Posted by Pete Stolcers on April 28
www.oneoption.com

The market has bounced to a level where we should start seeing signs of resistance.

PRE-OPEN MARKET COMMENTS MONDAY – The market dropped 20% from its high and it bounced off of that low the last two weeks. The drop was not a mistake and there are macro issues. During a market transition, the first bounce is typically tall. That first drop sparks a lot of adjustment and it is deep and swift. Conditions don’t typically deteriorate that quickly and the move is over-exaggerated. Buyers step in and they have not been discouraged. This is where we are currently.

It doesn’t matter if there are tariffs or rising interest rates or signs of an economic slowdown. This is a very typical pattern. The first bounce needs to run its course. How high the market bounces and how quickly it is able to recover tells us how aggressive buyers and sellers are.

Right now the focus is on tariffs. At minimum they will go up 10% across the board. That is substantial and we should not overlook that. The notion of 25% tariffs spooked everyone and now 10% does not seem that bad. This is how Trump operates. He gets everyone thinking about the extreme. It’s like a shiatsu massage where you experience pain from pressure points and relief when the pressure is removed. There could be trade deals in the next couple of weeks, but the reality is that they will be 10% plus some retaliatory component. This is going to lead to supply disruptions. The higher cost to consumers is going to be more than offset by tax reductions. That is Trump’s plan and he has been very vocal about it.

The bigger issue from my perspective is global growth. It has been declining and that trend is steady. This week the consensus estimate for Q1 GDP is .4% growth. That is a substantial drop.

The jobs report this week (establishment survey) should be decent. Initial jobless claims have been good. The average hourly work week is a number to watch. It has been declining and before employers lay people off they reduce their hours. The household survey is a component of the report and it is not mentioned very often. It paints a much different picture than the establishment survey we all watch. I don’t want to get into the weeds on this, but the way people feel about the economy is much different from the business surveys and people spend according to how they feel.

I feel that trade deals and good economic reports could buoy the market this week. Earnings should be decent since the tariffs have not had an impact yet. Companies were well aware of the tariffs and they imported as much inventory as they could to front run them. It will take time to work this inventory off and production will decline. Current activity is “front loaded” and I feel the decline is coming.

I am not currently swing trading, I want to keep my focus. I believe that my next swing trade won’t come for a couple of weeks and it will be a short. I want to watch the last leg of this bounce. If I see a strained rally that stalls around the 50-day MA, I will be “licking my chops”. That move will collapse option IVs and I will be able to buy longer-term puts (3+ months out).

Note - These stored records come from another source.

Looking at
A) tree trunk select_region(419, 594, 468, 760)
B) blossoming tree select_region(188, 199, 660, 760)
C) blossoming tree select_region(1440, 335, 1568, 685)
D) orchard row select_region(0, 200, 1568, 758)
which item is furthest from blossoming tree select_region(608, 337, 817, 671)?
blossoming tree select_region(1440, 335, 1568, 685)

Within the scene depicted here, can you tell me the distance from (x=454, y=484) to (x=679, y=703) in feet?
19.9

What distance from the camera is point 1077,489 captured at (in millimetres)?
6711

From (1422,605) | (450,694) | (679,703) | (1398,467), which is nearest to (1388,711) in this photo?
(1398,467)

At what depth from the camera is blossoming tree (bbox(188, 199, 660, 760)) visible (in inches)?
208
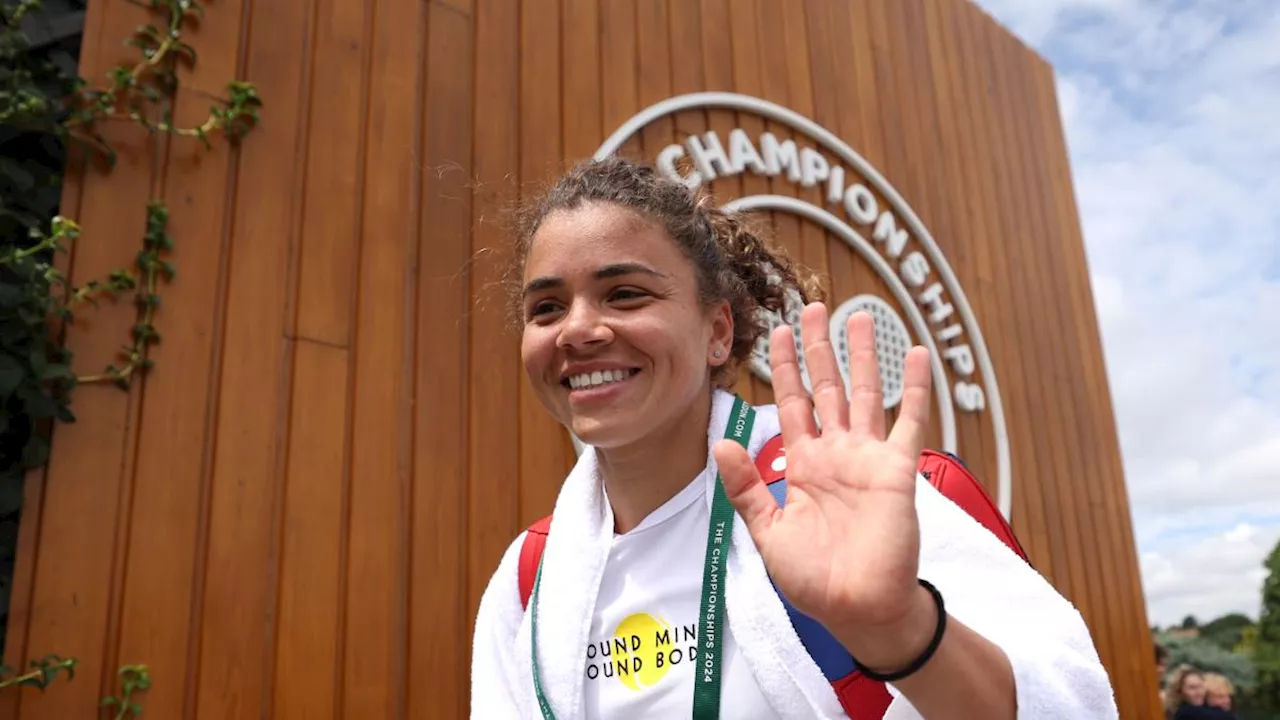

If the market races to the 200-day MA in the next two weeks, I won’t be as bearish, but I will still need more confirmation before turning my bias to neutral.

From a day trading perspective, I believe that there will be some decent day trading longs. This week is packed with earnings releases and I will be looking for post-release trades.

Support is at SPY $550. That is a significant resistance level and we are through it. Resistance is at the 50-day MA.